では、この虫送り神事の誕生に深く関わる稲作はいつ頃から始まったのか。
稲作の起源は、中国の江西省や湖南省の遺跡で1万年以上前の稲籾が多数発見されている事から、この頃には焼畑による陸稲栽培が行われていたと考えられている。
尚、今の「日本のお米」であるジャポニカ米の栽培は、中国大陸の長江の中・下流域で始まったとされている。
(追記 / 『DNAが語る稲作文明』の著者、静岡大学農学部助教授の佐藤洋一郎氏は中国の長江下流の河姆渡(かぼと)という地栽培稲だけでなく、栽培稲の先祖に当る野生稲の痕跡が発見され、さらに野生稲から栽培稲へと変っていった痕跡も発見されています。
----
**取り組む課題:**
• 1. 稲作の起源の文章に基づき、次の問いに答えよ。
(a) 虫送り神事の誕生に深く関わるものとして挙げられているのは何か。
(b) 1万年以上前に行われていたと考えられているのは、どのような栽培か。
(c) ジャポニカ米の栽培が始まったとされているのはどこか。
• 2. 次の各文が稲作の起源の文章と合致するかを判定し、根拠となる語句をそのまま引用せよ。
(a) 1万年以上前の稲籾が見つかった遺跡は日本にある。
(b) 発見された1万年以上前の稲籾は多数にのぼる。
(c) ジャポニカ米の栽培は長江の上流域で始まったとされている。
• 3. 稲作の起源の文章を、示された最後の文の後から書き継いでください。
記録はこの作業には関係しない。

**与えられたデータ:**
----
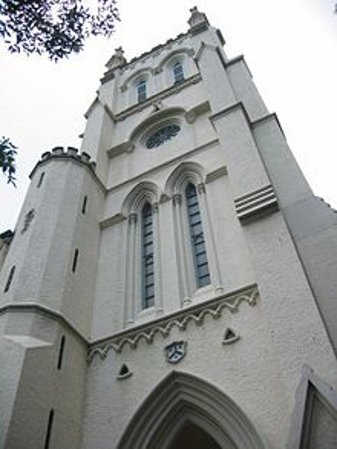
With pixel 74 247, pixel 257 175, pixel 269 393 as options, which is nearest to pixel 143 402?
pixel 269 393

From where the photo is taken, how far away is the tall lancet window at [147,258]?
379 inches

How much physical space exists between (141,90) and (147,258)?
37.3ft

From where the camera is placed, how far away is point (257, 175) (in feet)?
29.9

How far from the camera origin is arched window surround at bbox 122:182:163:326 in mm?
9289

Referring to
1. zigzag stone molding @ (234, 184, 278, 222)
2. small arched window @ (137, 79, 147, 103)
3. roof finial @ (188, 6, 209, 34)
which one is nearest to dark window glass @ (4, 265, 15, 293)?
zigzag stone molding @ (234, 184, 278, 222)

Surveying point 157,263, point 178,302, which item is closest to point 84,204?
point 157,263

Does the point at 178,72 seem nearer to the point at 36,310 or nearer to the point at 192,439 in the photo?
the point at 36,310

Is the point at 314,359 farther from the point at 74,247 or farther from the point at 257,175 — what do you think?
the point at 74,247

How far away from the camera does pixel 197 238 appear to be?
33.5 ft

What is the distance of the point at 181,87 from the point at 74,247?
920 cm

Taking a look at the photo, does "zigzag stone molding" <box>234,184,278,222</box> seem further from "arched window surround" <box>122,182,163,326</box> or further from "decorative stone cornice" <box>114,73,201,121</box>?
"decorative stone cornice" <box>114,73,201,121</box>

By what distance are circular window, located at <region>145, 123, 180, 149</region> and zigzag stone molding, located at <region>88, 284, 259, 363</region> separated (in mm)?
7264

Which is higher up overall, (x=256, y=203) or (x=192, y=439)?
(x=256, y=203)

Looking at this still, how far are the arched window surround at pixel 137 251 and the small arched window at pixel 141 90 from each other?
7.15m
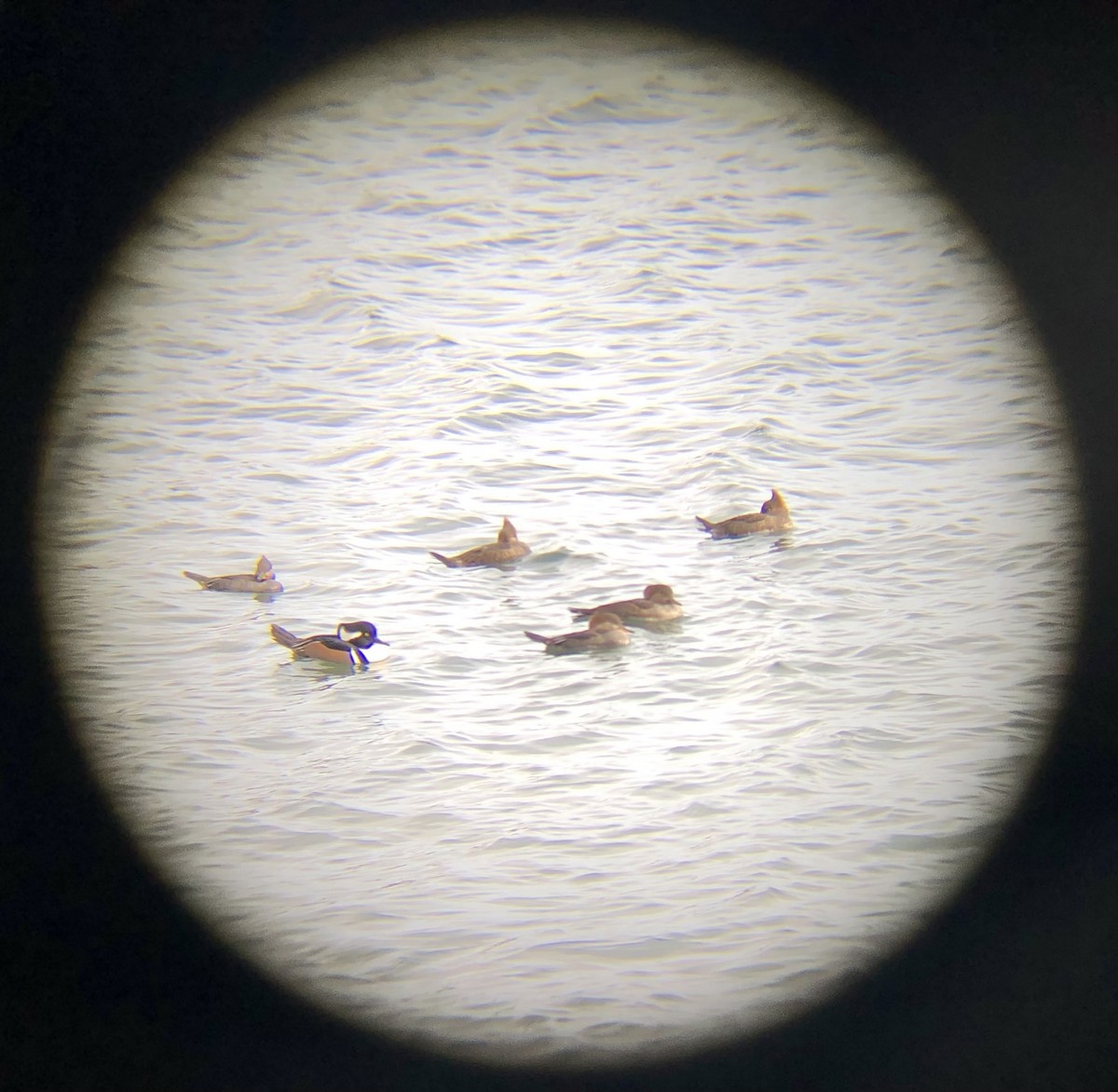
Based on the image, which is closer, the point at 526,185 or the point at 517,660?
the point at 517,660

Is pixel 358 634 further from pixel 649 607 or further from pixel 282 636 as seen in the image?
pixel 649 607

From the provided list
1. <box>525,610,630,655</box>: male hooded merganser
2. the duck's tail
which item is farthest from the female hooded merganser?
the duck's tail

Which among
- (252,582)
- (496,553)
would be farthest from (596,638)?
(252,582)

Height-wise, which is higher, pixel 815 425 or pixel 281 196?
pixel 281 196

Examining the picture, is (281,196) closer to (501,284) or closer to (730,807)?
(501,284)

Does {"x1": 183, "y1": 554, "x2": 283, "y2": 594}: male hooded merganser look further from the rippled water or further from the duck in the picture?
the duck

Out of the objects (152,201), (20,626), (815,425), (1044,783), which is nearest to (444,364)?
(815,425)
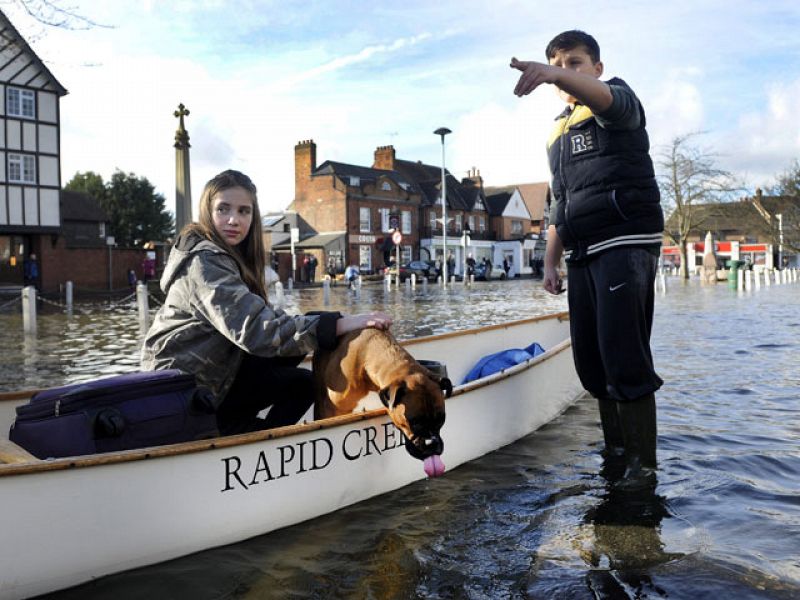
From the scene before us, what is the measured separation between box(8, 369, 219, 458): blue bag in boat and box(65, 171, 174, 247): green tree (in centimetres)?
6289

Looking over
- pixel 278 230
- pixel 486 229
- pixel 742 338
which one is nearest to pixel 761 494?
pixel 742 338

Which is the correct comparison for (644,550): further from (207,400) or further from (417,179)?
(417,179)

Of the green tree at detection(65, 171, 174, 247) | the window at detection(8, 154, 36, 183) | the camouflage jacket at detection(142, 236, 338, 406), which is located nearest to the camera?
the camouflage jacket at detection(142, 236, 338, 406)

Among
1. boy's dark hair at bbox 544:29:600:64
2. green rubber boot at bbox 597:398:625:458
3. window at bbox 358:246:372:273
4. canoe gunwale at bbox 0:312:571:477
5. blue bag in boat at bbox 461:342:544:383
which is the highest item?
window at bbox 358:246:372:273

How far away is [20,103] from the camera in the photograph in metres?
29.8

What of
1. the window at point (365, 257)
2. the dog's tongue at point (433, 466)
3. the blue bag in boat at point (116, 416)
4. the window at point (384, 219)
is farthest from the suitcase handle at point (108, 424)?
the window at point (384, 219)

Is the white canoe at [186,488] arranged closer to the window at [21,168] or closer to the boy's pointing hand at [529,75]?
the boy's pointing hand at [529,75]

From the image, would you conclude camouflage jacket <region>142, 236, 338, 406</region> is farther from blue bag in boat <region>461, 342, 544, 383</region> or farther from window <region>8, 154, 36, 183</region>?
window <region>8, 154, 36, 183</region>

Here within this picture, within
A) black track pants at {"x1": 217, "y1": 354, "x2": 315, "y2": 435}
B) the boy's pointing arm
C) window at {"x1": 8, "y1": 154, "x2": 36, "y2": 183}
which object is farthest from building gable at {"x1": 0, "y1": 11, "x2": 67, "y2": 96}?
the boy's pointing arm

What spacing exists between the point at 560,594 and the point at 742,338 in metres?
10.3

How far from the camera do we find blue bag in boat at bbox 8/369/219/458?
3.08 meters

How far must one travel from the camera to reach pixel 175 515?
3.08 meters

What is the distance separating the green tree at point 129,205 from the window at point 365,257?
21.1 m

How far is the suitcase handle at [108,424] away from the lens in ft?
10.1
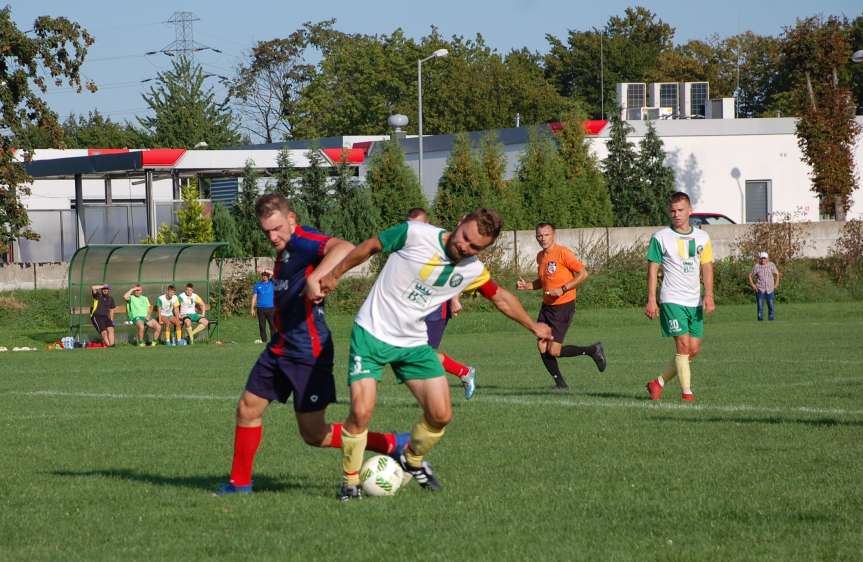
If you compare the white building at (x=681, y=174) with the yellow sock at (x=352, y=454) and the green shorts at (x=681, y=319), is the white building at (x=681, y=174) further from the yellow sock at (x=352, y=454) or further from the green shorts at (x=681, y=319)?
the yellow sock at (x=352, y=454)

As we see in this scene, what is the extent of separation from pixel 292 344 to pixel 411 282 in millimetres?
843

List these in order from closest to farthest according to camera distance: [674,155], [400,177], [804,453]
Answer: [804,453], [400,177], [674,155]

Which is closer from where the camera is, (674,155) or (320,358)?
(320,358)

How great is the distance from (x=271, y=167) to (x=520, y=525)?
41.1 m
----
**課題の解答:**
• 1.
(a) 稲作
(b) 焼畑による陸稲栽培
(c) 中国大陸の長江の中・下流域

• 2.
(a) いいえ。「中国の江西省や湖南省の遺跡で」
(b) はい。「1万年以上前の稲籾が多数発見されている」
(c) いいえ。「長江の中・下流域で始まったとされている」

• 3.
以前は7000年前という年代の真偽が問われたこともありましたが、現在、最も信頼できる手法を用いて出土したモミを測定したところ、確かにその時代のものだと証明されています。それで私は、稲作の起源は長江流域にあるのではと思うようになりました。」と自身のDNA研究による考察を行っている。
その後「長江に沿って東へ進み、やがて朝鮮半島を経て西日本に上陸」「長江下流から北九州の対馬を越えて直接海より渡来」「台湾を経由し島伝い」「朝鮮半島から直接日本海沿岸にたどり着いた」などさまざまな説があるが、いずれかの説、一つではなく複数のルートで伝来した可能性も高い。

いずれにせよ大陸から稲作が伝わった時代を、現在では「縄文後期~晩期」としている。今から3,000年ほど前の事である。
そして2,700年ほど前、神武天皇が即位し、神代は幕を閉じ、現在の日本の歴史が始まる。
その後、渡来の民が徐々に増加し、紀元後3世紀(2,300年前)には卑弥呼を女王とする倭国、すなわち邪馬台国が誕生する。
そしてこの頃には、稲作栽培(水田農耕による)の農業社会もほぼ完成されていたと考えられている。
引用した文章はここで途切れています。